49. The method of any one of claims 36-42, and 45-48, wherein the SPARC polypeptide and the GRP78 inhibitor form a pharmaceutical composition.

50. The method of any one of claims 36-42, and 45-49, wherein the SPARC polypeptide, the GRP78 inhibitor, and the chemotherapeutic agent form a pharmaceutical composition.
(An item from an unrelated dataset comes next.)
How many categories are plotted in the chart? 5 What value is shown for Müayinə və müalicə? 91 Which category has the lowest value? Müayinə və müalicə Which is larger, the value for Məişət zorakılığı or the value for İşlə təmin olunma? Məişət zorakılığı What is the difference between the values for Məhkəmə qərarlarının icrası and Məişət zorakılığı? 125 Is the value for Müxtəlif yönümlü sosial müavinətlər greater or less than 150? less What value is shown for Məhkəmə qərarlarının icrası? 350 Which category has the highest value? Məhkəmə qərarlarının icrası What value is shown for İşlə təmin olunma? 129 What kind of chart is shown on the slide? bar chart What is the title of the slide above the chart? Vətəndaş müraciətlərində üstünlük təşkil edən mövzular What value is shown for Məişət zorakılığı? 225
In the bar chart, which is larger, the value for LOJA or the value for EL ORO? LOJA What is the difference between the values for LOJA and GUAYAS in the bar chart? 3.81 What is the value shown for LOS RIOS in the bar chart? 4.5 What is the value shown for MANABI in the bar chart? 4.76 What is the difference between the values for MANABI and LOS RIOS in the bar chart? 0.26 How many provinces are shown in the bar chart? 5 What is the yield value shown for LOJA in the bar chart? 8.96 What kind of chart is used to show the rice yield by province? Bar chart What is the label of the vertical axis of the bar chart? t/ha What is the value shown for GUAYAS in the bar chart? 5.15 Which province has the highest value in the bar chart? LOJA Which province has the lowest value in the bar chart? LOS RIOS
51. The method of any one of claims 36-50, wherein the GRP78 inhibitor is selected from one or more of the following:

(a) a GRP78 inhibitory nucleic acid molecule;

(b) an antibody or antibody fragment thereof that specifically binds to a GRP78 polypeptide;

(c) an immunogenic composition or vaccine which comprises a GRP78 polypeptide;

(d) a vector encoding an inhibitory polypeptide or an inhibitory nucleic acid molecule;

(e) a polypeptide; and

(f) a small molecule.

52. The method of claims 51, wherein the GRP78 inhibitory nucleic acid molecule is selected from an antisense oligonucleotide, a ribozymes, and an RNA interference (RNAi) molecule.

53. The method of claim 52, wherein the RNAi is selected from one or more of microRNA (miRNA); small interfering (siRNA); short-hairpin RNA (shRNA); primary-microRNA (pri-miRNA); asymmetric interfering RNA (aiRNA); small internally segmented RNS (sisiRNA); RNA-DNA chimeric duplex; trans-kingdom RNA (tkRNA); tRNA-shRNA; tandem siRNA (tsiRNA); tandem hairpin RNA (thRNA); pri-miRNA mimic cluster; and transcriptional gene silencing (TGS).

54. The method of claim 52, wherein the small molecule is selected from versipelostatin (VST), a glycosylated derivative of versipelostatin, a versipelostatin analogue,

geldanamycin, and epigallocatechin Gallate (EGCG).

55. The method of any one of claims 36-54, wherein the cancer cell is a colorectal cancer cell.

56. The method of claim 55, wherein the colorectal cancer cell is chemotherapy resistant.

57. The method of any one of claims 36-56, wherein the animal is a human.